Data shown
^^^^^^^^

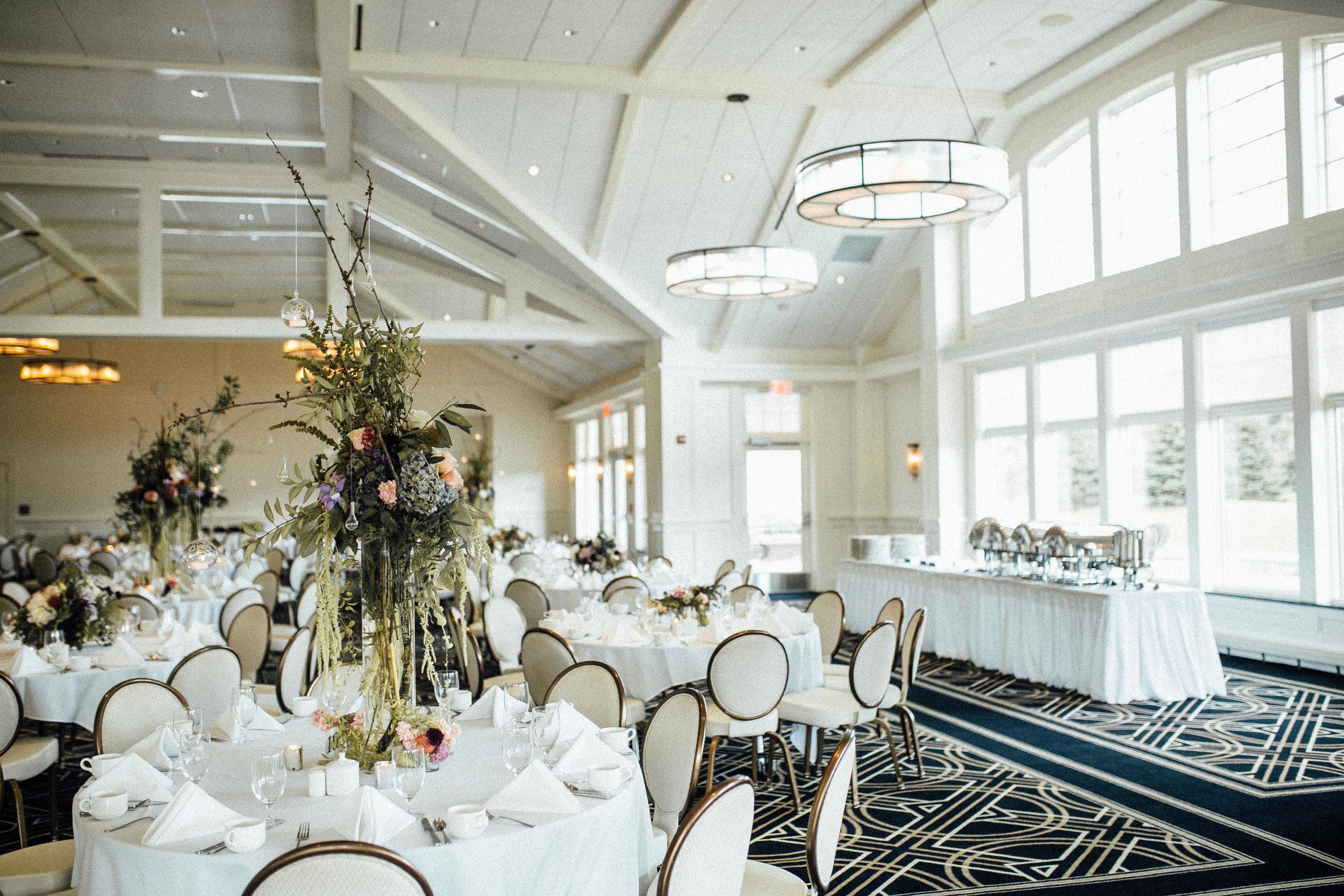 Whitney-Kevin-Reception-Michigan-Wedding-Photographer-10.jpg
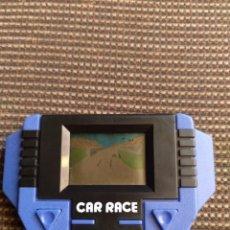Videojuegos y Consolas: MAQUINITA ANTIGUA CAR RACE. Lote 132211350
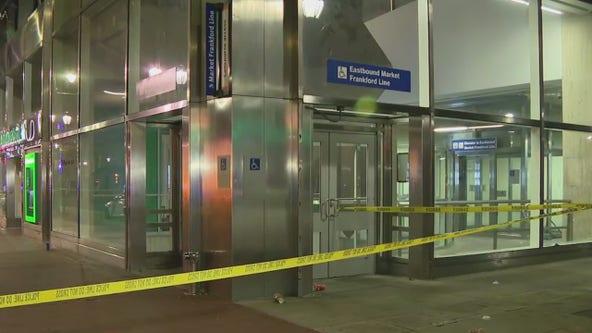 Police: Man shot during fight inside Center City SEPTA station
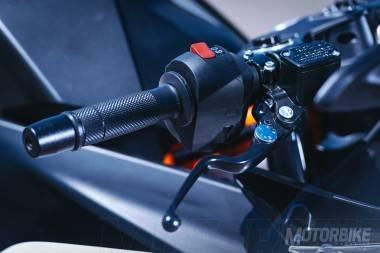 KTM RC 390 2016 Euro 4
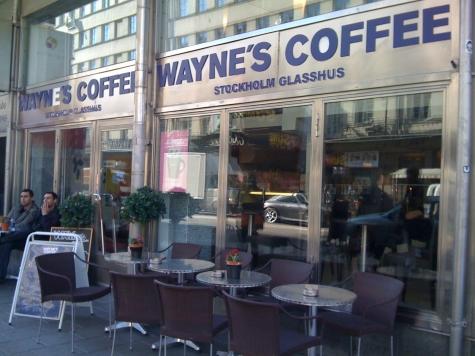 Waynes Coffee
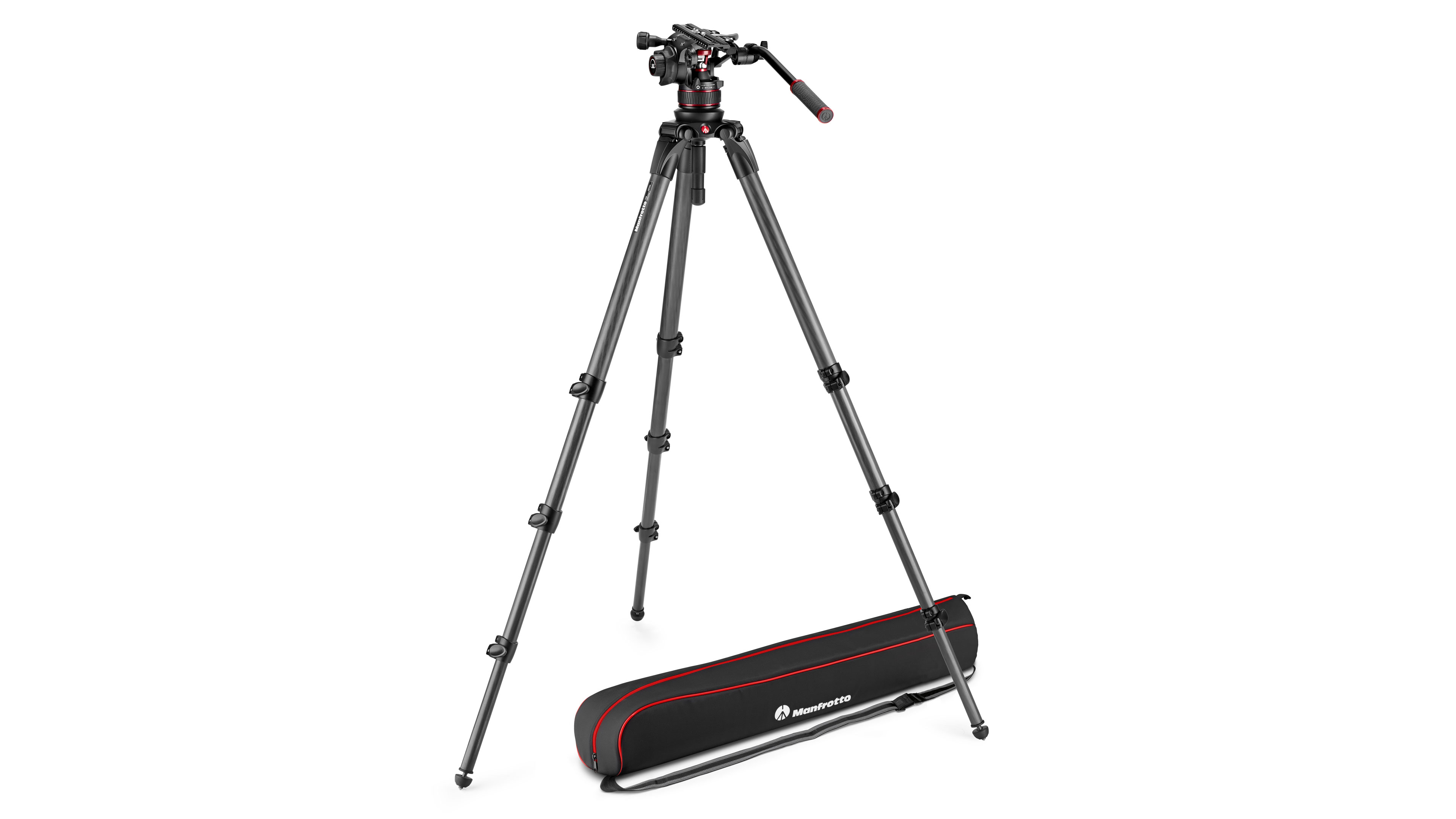 Manfrotto's new Nitrotech 608 and 612 Fluid Video heads are 'revolutionary' | Digital Camera World
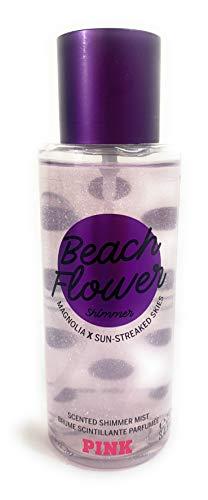 Victoria'S Secret Pink 250ml B/Mist Beach Shimmer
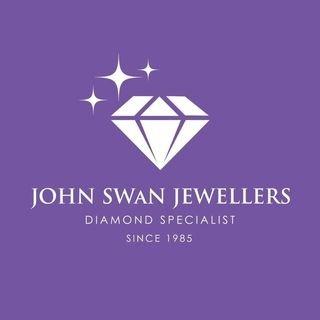 Diamondjewellers.ie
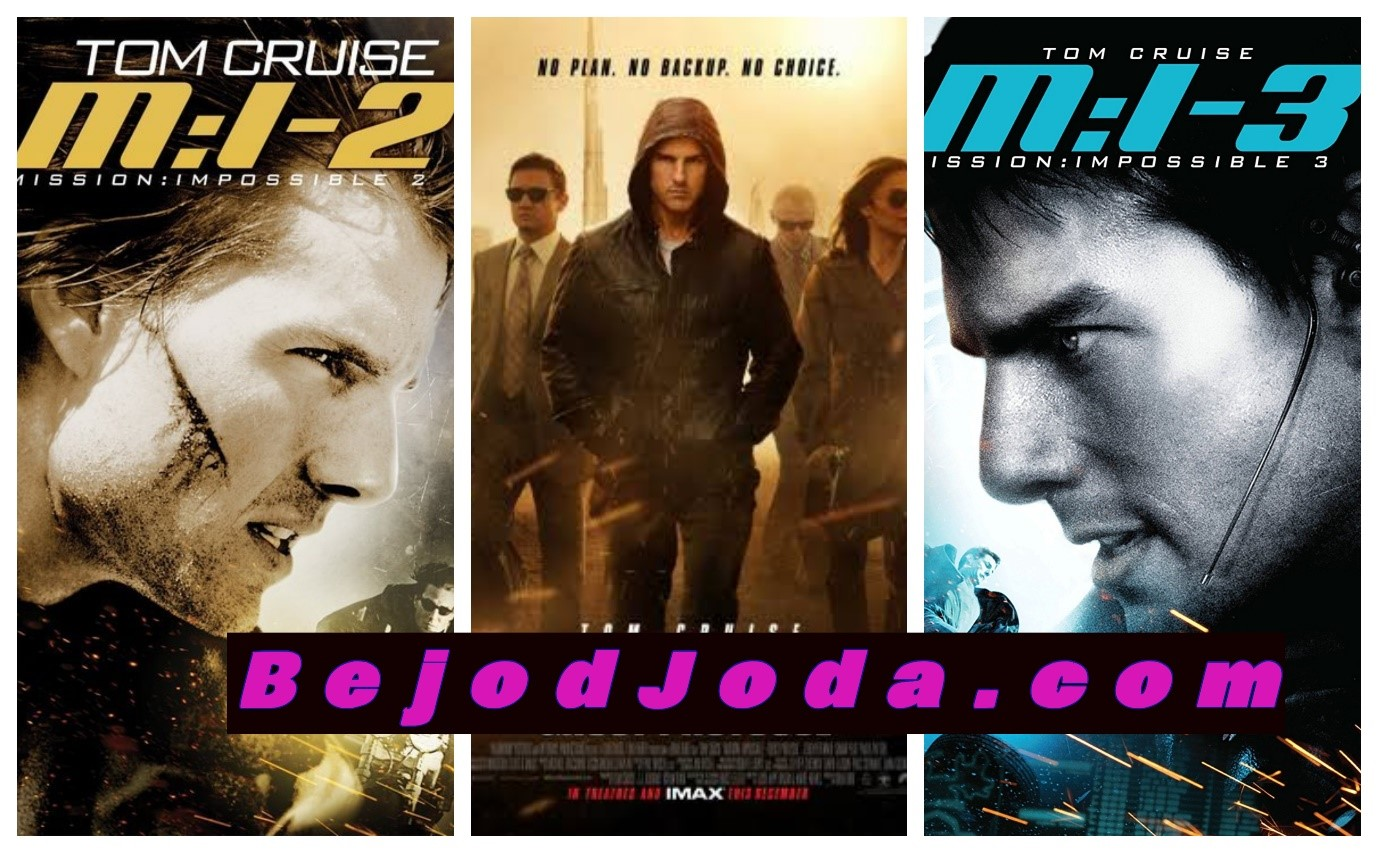 Film Mission Impossible series posters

^^^^^^^^

Task item
Give again, word for word, the line containing "Victoria'S Secret Pink" and every line after it to the end of the records; leave out the pictures.

Your response
 Victoria'S Secret Pink 250ml B/Mist Beach Shimmer
 Diamondjewellers.ie
 Film Mission Impossible series posters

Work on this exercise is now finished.